**Written problem 1**
In the forum thread on Swift ranges with exclusive lower bounds, what rule makes the obvious operator spellings invalid in Swift?
**Written problem 2**
Write out the part of the forum thread on exclusive lower bounds between "What do you" and "begin with .", inclusive.

**Passage provided**
|---|
`RangeExpression`s with exclusive lower bounds

mattpolzin · June 28, 2019, 5:16am

I searched a fair bit of forum history and did not see previous discussion on this topic; apologies if I missed it.

Swift currently has a type and an elegant shorthand for any range with either no lower bound (..., ..<3, etc.) or an inclusive lower bound (1..., 1...5, etc.). It does not yet have a concise way to write ranges with exclusive lower bounds.

The range of integers greater than 1 and less than 5 can be written 2..<5 or (1+1)..<5 but neither is especially obvious and when dealing with other Bound types things get even messier. For Double, you might write 1.0.nextUp..<5 but this is neither intuitive nor does it bear any resemblance to the representation of other ranges with similar semantics but different Bound types.

I would love to see new RangeExpression types for ranges with exclusive lower bounds in the standard library and I personally find x<.., x<.<y, and x<..y to be intuitive ways to round off the range operators.

What do you all think? Am I missing a good reason to leave these last few range types out or is it just a matter of someone getting around to proposing and adding them?

Pampel · June 28, 2019, 11:30am

I've wondered the same thing, and like the proposal.

In some ways x>..y / x>.<y could be see as nicer but x<..y and x<.<y seems more correct from a mathematical point of view, so I'd vote for the latter.

xwu · June 28, 2019, 11:48am

This has come up before, but you’re right it’s hard to find on this list likely because it was so long ago.

One major barrier is that the obvious spellings (and almost all variations on them) are not valid in Swift, because operators in Swift that contain . must begin with .

Changing the rules to allow the desired operators is one approach but gets bogged down because in Swift any character must be used either for operators or for identifiers, and the divide among them is currently rather haphazard and in need of refinement. It’s a much larger topic to divide emoji and math symbols rationally among operator and identifier characters.

The alternative approach is to make these range operators a one-off exception, but that does complicate the language.

The question is whether such a complication can be justified to fill out the lesser used range types—they do have some role but, to be honest, several years after proposing to add them, I don’t miss them.
|---|
**Image and question records**
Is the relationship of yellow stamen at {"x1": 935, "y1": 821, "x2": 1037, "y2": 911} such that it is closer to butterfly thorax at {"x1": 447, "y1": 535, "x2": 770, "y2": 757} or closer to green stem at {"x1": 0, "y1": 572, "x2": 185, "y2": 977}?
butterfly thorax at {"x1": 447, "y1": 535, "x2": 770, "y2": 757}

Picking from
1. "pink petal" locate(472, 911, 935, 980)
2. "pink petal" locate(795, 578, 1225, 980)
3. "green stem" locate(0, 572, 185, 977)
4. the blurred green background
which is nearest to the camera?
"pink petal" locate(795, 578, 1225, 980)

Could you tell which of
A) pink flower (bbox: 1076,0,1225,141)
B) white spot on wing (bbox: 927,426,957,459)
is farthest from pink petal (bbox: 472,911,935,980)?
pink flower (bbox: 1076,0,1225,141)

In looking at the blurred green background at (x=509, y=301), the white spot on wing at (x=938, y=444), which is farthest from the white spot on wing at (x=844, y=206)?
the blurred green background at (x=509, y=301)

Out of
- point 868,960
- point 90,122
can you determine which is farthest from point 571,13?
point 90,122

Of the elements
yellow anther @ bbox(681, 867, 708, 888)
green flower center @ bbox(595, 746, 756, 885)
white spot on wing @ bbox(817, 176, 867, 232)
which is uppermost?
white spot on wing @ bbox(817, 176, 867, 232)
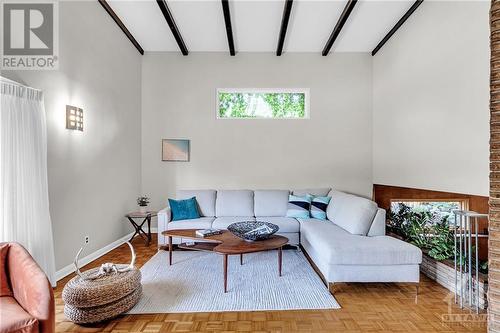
|---|
**Full answer 1**
Operators in Swift that contain a dot must begin with a dot.

**Full answer 2**
What do you all think? Am I missing a good reason to leave these last few range types out or is it just a matter of someone getting around to proposing and adding them?

Pampel · June 28, 2019, 11:30am

I've wondered the same thing, and like the proposal.

In some ways x>..y / x>.<y could be see as nicer but x<..y and x<.<y seems more correct from a mathematical point of view, so I'd vote for the latter.

xwu · June 28, 2019, 11:48am

This has come up before, but you’re right it’s hard to find on this list likely because it was so long ago.

One major barrier is that the obvious spellings (and almost all variations on them) are not valid in Swift, because operators in Swift that contain . must begin with .